Exercise aim —
Under this line are the records; write out word for word the part that begins at the line containing "Tanzania, site F06, 2014-10-03" and ends at the line containing "scientific name: Eudorcas thomsonii", and no more.

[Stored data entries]
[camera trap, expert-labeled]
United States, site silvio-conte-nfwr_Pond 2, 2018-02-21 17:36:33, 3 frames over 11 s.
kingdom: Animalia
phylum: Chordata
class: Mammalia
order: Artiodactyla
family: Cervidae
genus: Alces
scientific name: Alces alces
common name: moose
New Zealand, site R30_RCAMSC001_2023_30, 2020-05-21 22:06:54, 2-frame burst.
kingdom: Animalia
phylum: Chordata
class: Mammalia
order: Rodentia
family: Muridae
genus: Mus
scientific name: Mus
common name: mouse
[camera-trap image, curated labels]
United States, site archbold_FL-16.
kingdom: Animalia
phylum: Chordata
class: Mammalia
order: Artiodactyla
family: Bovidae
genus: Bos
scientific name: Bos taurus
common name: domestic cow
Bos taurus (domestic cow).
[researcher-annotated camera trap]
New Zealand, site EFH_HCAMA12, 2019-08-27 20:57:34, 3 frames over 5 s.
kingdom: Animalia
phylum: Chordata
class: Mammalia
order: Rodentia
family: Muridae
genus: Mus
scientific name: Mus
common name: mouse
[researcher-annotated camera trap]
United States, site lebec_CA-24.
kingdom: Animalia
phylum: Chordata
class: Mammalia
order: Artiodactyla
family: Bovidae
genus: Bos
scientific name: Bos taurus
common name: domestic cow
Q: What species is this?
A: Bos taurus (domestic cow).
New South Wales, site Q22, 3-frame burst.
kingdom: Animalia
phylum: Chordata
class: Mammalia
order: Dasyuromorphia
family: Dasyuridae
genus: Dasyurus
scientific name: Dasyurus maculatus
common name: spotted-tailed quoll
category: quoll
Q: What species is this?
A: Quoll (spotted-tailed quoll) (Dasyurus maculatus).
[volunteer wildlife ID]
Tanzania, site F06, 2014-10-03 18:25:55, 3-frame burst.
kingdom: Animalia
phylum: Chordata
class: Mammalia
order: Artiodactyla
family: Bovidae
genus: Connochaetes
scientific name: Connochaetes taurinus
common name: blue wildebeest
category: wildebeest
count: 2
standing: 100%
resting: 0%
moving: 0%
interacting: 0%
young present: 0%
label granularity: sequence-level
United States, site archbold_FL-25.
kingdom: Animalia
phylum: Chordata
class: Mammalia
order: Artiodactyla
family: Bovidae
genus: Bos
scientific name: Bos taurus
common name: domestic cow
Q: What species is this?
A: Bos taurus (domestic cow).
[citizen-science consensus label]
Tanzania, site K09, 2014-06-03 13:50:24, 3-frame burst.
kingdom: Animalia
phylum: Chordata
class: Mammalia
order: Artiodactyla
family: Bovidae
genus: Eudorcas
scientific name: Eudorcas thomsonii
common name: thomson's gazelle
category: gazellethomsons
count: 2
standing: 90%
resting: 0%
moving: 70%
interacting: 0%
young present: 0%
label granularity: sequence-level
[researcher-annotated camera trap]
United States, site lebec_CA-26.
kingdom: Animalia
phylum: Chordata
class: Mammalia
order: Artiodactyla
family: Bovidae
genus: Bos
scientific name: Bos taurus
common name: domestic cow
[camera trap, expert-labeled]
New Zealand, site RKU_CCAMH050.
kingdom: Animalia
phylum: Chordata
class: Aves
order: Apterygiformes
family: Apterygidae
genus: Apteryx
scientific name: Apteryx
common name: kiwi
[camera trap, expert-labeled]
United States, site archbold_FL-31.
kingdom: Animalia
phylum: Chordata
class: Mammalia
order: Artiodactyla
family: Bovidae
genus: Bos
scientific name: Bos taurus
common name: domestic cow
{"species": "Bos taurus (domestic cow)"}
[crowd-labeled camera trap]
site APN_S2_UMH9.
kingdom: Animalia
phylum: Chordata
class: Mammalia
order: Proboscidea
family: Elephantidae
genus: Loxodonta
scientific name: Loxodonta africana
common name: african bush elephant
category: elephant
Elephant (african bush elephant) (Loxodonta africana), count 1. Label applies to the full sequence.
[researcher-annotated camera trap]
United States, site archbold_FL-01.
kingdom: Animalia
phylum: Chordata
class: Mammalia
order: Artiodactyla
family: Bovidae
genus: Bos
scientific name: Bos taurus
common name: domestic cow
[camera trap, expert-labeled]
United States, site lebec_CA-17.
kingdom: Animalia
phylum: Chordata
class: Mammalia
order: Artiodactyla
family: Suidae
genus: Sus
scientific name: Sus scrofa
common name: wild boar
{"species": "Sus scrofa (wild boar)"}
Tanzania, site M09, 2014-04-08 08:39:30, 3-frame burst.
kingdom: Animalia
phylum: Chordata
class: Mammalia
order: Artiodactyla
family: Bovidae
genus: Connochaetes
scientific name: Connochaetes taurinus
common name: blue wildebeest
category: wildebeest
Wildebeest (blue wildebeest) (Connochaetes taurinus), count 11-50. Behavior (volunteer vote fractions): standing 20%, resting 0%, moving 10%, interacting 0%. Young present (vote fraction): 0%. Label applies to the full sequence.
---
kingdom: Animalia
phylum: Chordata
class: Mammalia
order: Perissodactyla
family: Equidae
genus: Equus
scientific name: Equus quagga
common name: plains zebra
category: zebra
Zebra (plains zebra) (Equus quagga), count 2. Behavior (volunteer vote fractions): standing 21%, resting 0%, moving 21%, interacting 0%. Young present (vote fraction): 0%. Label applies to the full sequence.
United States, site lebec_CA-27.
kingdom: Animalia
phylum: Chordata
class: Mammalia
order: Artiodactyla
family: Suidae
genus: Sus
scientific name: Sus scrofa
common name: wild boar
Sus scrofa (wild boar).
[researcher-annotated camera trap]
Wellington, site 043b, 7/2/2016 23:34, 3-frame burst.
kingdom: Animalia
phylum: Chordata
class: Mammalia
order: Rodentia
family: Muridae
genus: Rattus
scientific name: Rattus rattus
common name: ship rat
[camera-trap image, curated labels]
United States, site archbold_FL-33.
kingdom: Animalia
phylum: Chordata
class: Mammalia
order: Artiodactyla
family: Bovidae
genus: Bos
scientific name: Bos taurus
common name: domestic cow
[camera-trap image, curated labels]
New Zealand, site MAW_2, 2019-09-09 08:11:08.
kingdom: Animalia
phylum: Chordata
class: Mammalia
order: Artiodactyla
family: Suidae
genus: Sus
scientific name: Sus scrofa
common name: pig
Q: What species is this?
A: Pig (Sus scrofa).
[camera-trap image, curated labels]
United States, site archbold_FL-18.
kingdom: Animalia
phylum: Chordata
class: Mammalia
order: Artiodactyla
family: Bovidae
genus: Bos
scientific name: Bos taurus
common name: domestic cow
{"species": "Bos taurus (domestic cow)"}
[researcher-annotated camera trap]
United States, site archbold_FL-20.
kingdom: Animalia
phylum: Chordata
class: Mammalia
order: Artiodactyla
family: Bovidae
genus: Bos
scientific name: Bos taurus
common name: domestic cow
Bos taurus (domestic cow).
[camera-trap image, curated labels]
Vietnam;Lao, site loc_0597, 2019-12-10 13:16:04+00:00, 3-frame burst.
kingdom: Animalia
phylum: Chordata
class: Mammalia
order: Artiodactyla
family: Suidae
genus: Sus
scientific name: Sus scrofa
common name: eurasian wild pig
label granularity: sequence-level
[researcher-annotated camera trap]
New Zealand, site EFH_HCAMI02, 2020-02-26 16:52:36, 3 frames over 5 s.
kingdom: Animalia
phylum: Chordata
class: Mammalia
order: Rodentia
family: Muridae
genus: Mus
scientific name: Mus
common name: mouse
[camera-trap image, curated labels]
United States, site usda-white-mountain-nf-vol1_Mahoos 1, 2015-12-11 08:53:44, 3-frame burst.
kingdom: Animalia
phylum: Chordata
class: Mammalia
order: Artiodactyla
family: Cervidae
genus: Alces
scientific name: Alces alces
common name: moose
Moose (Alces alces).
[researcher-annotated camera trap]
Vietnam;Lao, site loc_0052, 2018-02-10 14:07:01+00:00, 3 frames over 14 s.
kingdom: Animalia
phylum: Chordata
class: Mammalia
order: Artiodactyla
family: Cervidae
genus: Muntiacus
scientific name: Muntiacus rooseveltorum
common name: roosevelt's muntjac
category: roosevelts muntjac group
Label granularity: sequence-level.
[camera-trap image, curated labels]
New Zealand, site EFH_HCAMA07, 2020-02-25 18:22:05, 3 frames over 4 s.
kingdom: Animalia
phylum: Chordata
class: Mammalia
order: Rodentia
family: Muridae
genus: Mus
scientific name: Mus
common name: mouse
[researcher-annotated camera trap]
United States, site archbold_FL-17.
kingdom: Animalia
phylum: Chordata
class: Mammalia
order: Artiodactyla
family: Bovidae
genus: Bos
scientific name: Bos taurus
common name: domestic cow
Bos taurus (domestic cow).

Answer section —
Tanzania, site F06, 2014-10-03 18:25:55, 3-frame burst.
kingdom: Animalia
phylum: Chordata
class: Mammalia
order: Artiodactyla
family: Bovidae
genus: Connochaetes
scientific name: Connochaetes taurinus
common name: blue wildebeest
category: wildebeest
count: 2
standing: 100%
resting: 0%
moving: 0%
interacting: 0%
young present: 0%
label granularity: sequence-level
United States, site archbold_FL-25.
kingdom: Animalia
phylum: Chordata
class: Mammalia
order: Artiodactyla
family: Bovidae
genus: Bos
scientific name: Bos taurus
common name: domestic cow
Q: What species is this?
A: Bos taurus (domestic cow).
[citizen-science consensus label]
Tanzania, site K09, 2014-06-03 13:50:24, 3-frame burst.
kingdom: Animalia
phylum: Chordata
class: Mammalia
order: Artiodactyla
family: Bovidae
genus: Eudorcas
scientific name: Eudorcas thomsonii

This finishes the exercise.